Après 150 ans, le hockey canadien est loin d’être mourant. Chaque week-end, des millions de personnes regardent encore la Soirée du hockey et, bien que le nombre de jeunes qui choisissent ce sport soit en déclin, le calibre du jeu au pays augmente de manière constante depuis quelques décennies. Mais pendant nos longs et froids hivers, ce n’est plus le seul sport accessible.

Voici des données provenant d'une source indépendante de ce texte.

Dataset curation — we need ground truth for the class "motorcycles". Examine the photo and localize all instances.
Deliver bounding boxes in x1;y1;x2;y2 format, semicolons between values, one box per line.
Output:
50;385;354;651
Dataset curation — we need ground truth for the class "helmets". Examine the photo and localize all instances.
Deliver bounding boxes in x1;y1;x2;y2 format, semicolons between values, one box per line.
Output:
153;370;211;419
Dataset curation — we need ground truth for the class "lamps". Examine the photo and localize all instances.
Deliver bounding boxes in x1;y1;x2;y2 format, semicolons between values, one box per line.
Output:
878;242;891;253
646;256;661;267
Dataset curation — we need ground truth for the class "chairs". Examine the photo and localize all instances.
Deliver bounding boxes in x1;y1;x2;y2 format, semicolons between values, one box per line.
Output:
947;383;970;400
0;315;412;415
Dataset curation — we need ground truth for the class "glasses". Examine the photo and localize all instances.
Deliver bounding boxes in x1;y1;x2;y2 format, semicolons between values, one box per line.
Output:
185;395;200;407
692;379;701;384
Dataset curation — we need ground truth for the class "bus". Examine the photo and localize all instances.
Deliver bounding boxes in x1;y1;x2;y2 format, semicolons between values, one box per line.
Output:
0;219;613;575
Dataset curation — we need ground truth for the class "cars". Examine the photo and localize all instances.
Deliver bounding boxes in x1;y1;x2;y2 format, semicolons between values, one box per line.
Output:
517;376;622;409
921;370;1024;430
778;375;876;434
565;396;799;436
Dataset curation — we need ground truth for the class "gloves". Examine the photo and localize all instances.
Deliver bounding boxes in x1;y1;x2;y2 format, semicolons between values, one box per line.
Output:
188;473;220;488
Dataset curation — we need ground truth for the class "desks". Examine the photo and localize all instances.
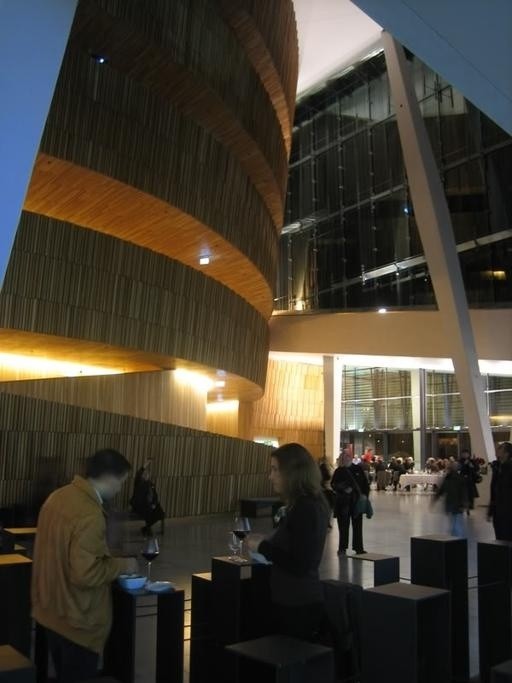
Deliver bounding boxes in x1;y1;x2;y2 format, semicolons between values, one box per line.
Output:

LES TÊTES FROIDES DOMINENT

Les stéréotypes – même ceux qui semblent positifs – sont parfois une arme à double tranchant. Pour chaque personne qui croit que les Canadiens sont polis et qu’ils ont bon caractère, une autre affirme que ces qualités n’en sont pas et qu’il s’agit plutôt de défauts : nous sommes trop polis, trop ennuyeux et trop naïfs. Dans le feu de l’action, nous savons pourtant garder la tête froide, et c’est là une qualité qui peut mener à de grandes choses.



Les boîtes à oeufs

Les Canadiens ne font pas que résoudre des conflits internationaux, ils trouvent aussi des solutions aux problèmes nationaux. En 1911, l’éditeur de journal britanno-colombien Joseph Coyle entend un fermier se disputer avec un propriétaire d’hôtel au sujet des œufs qui lui sont trop souvent livrés cassés. Pour résoudre le problème et régler la dispute, Coyle invente une boîte à œufs, une invention si simple et si brillante qu’elle n’a pas vraiment été améliorée depuis plus d’un siècle. S’il est vrai qu’il ne faut pas mettre tous ses œufs dans le même panier, pourrait-on plutôt les mettre bien en sécurité dans la même boîte?

Maintien de la paix

Pendant la crise du canal de Suez en 1956, le Canada, contrairement au Royaume-Uni, prend du recul et cherche des solutions rationnelles à la situation en Égypte. Dirigée par Lester B. Pearson, diplomate à l’époque (il deviendra ensuite le premier ministre qui abolira la peine de mort et gardera le pays à l’écart de la guerre du Vietnam), la première Force d’urgence des Nations Unies voit le jour. Sa contribution au cessez-le-feu vaut à Pearson un prix Nobel de la paix. Nous sommes souvent critiqués pour la petite taille de nos forces militaires, mais a-t-on besoin d’une armée quand on est un des pays les plus reconnus pour le maintien de la paix? Voici une réputation qu’il vaut la peine de conserver.

Les fuseaux horaires

Après avoir manqué son train en raison d’une erreur d’impression sur l’horaire, Sir Sandford Fleming ne se fâche pas. Il se tourne plutôt vers la science. Les horaires de train lui donnent l’idée d’un système universel de 24 heures et, en 1879, il propose les fuseaux horaires au Royal Canadian Institute. Fleming continue de faire la promotion de son idée dans le cadre d’importantes conférences et, en 1929, presque tous les grands pays ont adopté les fuseaux horaires. Grâce à Fleming, si vous manquez le train aujourd’hui, vous en êtes le seul responsable.

Quelques Arpents de Pièges

Petite question : que se passe-t-il quand vous vous apprêtez à jouer à votre jeu de société favori et que vous vous rendez compte qu’il vous manque des pièces? Est-ce que vous : a) cherchez à travers les coussins du sofa en enfilant les jurons? b) examinez votre animal domestique pour voir s’il les a avalées? c) vous effondrez en pleurant? Chris Haney et Scott Abbot se sont plutôt retroussé les manches et ils ont créé leur propre jeu. C’est ainsi que quelques lettres de Scrabble manquantes et deux têtes froides ont donné lieu au jeu canadien le plus intellectuel : Quelques Arpents de Pièges.